Hip fractures usually make it too painful for the person to stand. The leg may turn outward or shorten. They generally require hospitalization and surgical repair.
A person’s risk for suffering a hip fracture increases if he or she is over 65, female, or small-boned; has a family history of hip fractures; has osteoporosis or low calcium, which leads to bone weakness; smokes or uses alcohol excessively; is physically or mentally impaired; or takes medications that cause weakness or dizziness. Hip fractures are a common and serious problem for the elderly, for whom a simple fall in the home may be enough to break the bone.
Total Hip Replacement
The hip is a “ball-and-socket” joint where the “ball” at the top of the thigh bone (femur) fits inside the “socket” in the pelvis (acetabulum). A natural substance in the body called cartilage lubricates the joint. When the bone and/or cartilage of the hip becomes diseased or damaged from arthritis, hip fractures, bone death or other causes, the joint can stiffen and be very painful. A total hip replacement may be recommended for patients who experience severe hip pain and whose daily lives are affected by the pain.

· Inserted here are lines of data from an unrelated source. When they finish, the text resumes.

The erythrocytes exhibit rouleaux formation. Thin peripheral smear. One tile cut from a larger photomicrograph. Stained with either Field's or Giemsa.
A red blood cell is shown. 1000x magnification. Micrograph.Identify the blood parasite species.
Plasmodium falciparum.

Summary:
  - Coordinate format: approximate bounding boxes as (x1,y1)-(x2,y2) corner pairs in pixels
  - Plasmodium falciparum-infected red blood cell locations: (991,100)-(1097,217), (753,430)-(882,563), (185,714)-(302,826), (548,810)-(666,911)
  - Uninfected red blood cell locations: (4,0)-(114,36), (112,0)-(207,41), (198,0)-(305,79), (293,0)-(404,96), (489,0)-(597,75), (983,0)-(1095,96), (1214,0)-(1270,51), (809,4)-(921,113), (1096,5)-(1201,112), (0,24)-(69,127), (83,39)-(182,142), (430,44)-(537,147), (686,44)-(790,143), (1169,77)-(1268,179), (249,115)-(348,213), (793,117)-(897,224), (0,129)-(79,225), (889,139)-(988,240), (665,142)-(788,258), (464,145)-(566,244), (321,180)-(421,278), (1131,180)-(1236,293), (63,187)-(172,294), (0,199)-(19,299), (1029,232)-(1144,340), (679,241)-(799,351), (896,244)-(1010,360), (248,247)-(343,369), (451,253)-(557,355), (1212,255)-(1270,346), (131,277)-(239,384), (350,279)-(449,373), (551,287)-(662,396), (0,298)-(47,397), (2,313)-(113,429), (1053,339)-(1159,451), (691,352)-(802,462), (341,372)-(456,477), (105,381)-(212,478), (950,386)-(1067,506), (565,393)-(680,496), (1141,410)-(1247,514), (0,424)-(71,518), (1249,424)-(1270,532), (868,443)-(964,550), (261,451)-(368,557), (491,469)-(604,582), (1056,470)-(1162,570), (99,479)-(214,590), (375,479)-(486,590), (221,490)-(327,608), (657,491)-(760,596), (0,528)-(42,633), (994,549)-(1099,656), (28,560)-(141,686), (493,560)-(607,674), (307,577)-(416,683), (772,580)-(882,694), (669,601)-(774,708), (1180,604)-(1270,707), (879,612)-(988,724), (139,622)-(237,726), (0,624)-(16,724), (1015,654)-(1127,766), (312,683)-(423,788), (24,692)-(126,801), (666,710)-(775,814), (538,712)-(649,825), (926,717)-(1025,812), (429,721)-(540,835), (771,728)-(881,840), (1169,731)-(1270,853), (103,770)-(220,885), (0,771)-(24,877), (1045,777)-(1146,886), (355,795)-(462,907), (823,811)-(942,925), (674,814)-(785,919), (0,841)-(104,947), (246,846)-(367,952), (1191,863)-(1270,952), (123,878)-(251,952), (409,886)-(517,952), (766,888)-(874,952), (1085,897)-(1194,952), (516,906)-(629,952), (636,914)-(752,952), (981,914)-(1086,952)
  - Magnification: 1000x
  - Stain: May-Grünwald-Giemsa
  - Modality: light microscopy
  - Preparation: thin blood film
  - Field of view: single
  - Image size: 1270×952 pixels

In a total hip replacement, the diseased bone and cartilage are replaced with a metal ball and plastic cup. The artificial joint, called a prosthesis, may be cemented in place, may be cementless, or may be a hybrid of both. The surgery takes from two to four hours, followed by another few hours spent under observation in a recovery room. Patients usually enjoy immediate relief from joint pain after the surgery.
Physical therapy starts as soon as the first day after surgery with the goal of strengthening the muscles and preventing scarring (contracture). Therapy begins with the patient sitting in a chair and progresses to stepping, walking and climbing stairs, first with crutches or walkers and then without supportive devices. Occupational therapy and at-home exercises help patients learn how to use the prosthesis in everyday activities.
Total hip replacement is successful in over 95% of well-selected patients. On average, replacements last 15-20 years. Some patients enjoy full use of the prosthesis after 25 years or longer.